Goal of the exercise: Select the lines below containing the word "https".

Record excerpts:
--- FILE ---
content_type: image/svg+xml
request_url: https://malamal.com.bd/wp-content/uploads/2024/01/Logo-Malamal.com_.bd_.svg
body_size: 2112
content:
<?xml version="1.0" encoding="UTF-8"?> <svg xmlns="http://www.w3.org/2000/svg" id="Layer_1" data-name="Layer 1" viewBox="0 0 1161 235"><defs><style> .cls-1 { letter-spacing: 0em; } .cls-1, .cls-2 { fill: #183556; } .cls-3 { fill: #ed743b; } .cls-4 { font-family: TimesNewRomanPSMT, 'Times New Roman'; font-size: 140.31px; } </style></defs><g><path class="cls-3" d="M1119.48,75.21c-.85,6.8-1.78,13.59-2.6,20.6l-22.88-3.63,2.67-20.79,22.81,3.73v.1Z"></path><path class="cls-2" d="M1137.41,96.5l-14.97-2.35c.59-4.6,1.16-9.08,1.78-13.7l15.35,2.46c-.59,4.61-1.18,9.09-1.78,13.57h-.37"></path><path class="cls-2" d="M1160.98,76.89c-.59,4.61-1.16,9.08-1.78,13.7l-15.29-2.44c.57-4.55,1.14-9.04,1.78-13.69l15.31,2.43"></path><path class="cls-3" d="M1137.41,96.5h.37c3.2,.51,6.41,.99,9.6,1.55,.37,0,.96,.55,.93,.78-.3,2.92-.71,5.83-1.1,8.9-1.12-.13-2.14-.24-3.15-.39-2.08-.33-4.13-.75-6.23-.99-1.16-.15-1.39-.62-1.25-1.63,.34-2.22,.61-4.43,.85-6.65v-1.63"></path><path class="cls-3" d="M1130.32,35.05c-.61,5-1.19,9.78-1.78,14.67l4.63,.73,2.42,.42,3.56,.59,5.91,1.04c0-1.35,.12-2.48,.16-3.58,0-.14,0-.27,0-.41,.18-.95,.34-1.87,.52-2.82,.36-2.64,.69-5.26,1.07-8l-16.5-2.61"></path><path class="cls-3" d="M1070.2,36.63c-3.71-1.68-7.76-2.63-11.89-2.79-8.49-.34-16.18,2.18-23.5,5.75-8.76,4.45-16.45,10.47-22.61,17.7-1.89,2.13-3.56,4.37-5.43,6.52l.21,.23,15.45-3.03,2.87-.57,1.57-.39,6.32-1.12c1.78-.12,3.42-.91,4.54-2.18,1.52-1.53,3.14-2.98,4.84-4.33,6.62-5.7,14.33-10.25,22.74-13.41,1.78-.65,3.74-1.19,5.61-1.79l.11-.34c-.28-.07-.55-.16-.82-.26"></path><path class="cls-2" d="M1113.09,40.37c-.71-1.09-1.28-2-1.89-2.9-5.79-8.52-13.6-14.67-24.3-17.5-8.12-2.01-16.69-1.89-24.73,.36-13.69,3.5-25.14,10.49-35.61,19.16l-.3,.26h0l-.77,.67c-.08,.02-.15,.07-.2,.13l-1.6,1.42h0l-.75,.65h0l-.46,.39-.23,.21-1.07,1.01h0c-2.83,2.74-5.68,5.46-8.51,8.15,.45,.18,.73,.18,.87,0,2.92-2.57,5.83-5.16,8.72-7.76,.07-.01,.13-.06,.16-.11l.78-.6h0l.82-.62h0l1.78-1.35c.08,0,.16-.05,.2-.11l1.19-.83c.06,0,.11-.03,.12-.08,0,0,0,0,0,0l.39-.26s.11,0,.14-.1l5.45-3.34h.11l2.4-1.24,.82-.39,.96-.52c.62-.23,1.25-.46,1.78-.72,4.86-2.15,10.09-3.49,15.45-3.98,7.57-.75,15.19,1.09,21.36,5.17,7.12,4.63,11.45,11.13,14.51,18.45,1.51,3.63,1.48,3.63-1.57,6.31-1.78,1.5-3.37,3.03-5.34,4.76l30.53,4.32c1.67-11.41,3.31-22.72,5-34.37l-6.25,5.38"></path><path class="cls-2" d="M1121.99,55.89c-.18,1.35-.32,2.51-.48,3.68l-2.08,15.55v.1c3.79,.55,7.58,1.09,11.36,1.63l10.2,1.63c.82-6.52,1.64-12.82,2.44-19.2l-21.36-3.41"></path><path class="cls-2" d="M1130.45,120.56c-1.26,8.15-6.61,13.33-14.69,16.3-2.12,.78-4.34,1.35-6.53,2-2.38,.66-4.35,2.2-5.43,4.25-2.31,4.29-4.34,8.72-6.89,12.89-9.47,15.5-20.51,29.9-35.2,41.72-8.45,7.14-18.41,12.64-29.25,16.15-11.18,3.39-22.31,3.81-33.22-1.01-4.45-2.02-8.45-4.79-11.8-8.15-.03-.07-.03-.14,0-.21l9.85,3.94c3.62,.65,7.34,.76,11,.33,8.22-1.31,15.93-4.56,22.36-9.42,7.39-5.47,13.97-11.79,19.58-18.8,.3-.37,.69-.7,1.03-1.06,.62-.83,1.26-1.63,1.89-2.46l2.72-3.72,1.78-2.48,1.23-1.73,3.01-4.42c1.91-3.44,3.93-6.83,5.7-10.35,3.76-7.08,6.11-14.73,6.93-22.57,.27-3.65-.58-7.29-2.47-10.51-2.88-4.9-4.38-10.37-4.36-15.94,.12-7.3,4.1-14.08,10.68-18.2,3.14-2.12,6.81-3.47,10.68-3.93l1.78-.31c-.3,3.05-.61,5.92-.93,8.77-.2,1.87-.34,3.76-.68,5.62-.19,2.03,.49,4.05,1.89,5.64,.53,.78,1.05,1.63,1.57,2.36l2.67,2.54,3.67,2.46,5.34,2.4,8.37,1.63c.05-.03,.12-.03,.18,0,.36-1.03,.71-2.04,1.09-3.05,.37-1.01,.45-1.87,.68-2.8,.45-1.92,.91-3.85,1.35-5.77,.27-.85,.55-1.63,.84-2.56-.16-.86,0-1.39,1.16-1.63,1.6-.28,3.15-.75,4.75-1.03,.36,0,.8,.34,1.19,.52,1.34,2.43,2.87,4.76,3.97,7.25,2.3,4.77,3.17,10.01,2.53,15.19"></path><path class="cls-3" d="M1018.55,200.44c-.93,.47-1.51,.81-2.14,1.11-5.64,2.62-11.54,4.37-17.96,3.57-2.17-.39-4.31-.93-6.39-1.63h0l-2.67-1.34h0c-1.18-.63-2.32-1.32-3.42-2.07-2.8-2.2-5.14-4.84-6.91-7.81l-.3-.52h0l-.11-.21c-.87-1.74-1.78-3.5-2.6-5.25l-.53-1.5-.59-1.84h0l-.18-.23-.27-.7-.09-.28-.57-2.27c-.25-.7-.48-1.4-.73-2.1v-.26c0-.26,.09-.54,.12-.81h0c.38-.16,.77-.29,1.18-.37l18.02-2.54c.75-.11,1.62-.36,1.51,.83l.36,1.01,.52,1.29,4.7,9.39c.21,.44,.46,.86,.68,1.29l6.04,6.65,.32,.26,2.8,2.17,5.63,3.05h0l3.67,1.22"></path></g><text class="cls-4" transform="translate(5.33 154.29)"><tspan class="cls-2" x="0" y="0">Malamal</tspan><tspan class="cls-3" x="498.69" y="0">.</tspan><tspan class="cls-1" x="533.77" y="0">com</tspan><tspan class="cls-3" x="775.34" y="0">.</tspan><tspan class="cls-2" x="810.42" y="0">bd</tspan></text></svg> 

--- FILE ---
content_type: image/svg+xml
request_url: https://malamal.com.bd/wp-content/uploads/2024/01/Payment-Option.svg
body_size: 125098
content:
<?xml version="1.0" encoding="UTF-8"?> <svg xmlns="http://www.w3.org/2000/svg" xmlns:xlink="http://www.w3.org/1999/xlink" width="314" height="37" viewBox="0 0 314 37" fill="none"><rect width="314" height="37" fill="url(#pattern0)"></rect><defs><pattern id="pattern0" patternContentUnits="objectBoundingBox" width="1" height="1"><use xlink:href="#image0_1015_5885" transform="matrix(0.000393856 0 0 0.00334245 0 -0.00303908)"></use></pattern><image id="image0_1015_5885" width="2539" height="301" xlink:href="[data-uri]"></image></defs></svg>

Finished exercise:
request_url: https://malamal.com.bd/wp-content/uploads/2024/01/Logo-Malamal.com_.bd_.svg
request_url: https://malamal.com.bd/wp-content/uploads/2024/01/Payment-Option.svg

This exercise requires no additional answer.